Evandro: CMU Sphinx is a speech recognition project. It provides all the components needed to build a speech recognition system, with a license that allows for commercial use. The project started as a research project at Carnegie Mellon University. It became an open source project around the year 2000, always hosted by SourceForge.net.

Rich: What were your student(s) working on for this year’s GSoC?

Evandro: CMU Sphinx had several students during this year’s GSoC. The successful projects dealt with pronunciation evaluation, grapheme to phoneme conversion, and enlarging in-domain data automatically.

Pronunciation evaluation answers the question about how good a person’t pronunciation is, compared to the language’s standard. It is useful, for example, in automating language learning or assessing reading skills. Grapheme to phoneme conversion is the task where we find how a word is pronounced from the word’s spelling, i.e. what is the sequence of phonemes that gets pronounced when a native speaker utters that word? Enlarging in-domain data automatically is useful when building a language model. A language model is the knowledge base used by a speech recognition that assigns a probability to any possible sequences of words in a language.

Rich: What did you learn from the process? What would you do differently next year?

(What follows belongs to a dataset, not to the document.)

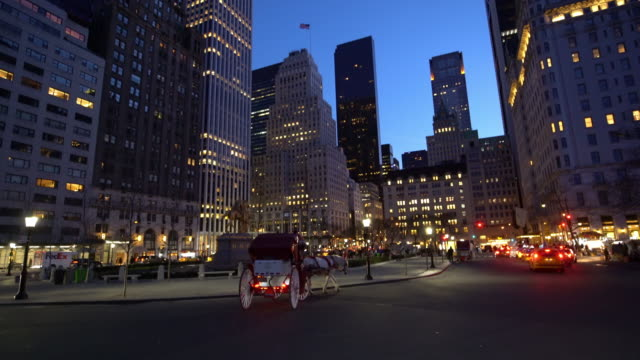 New York City 59th street and Central Park video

Evandro: For the students, it is a fantastic learning opportunity. They interact directly with people who have been working in the area for years, in some cases who’ve had the experience of creating successful companies etc. I would not be surprised if the students ended up the Summer being hired by their mentors’ companies.

On the other hand, working from a distance inherently has some major difficulties, and the communication channels have to be well used. If you imagine, for comparison’s sake, a situation where the student would be working directly with the mentor, in the same office. A lot more could be accomplished, just because the interaction would be much easier.

Interaction by e-mail/IM ends up being somewhat impersonal. Ideally, a face-to-face meeting would be great, but this is quite impractical. The next best thing is periodic video conference calls, using Google Plus Hangouts or Skype. Hearing the other person and seeing their face really does wonders for the interaction.

Rich: What advice can you give to other projects considering GSoC for next year?

Evandro: GSoC is great for the project, as it gets new people involved. Mentoring students brings a lot of satisfaction, but also demands time and effort. Having a good plan, so the students don’t spend too much time “learning the ropes” but can get productive work done as quickly as possible makes everyone happy.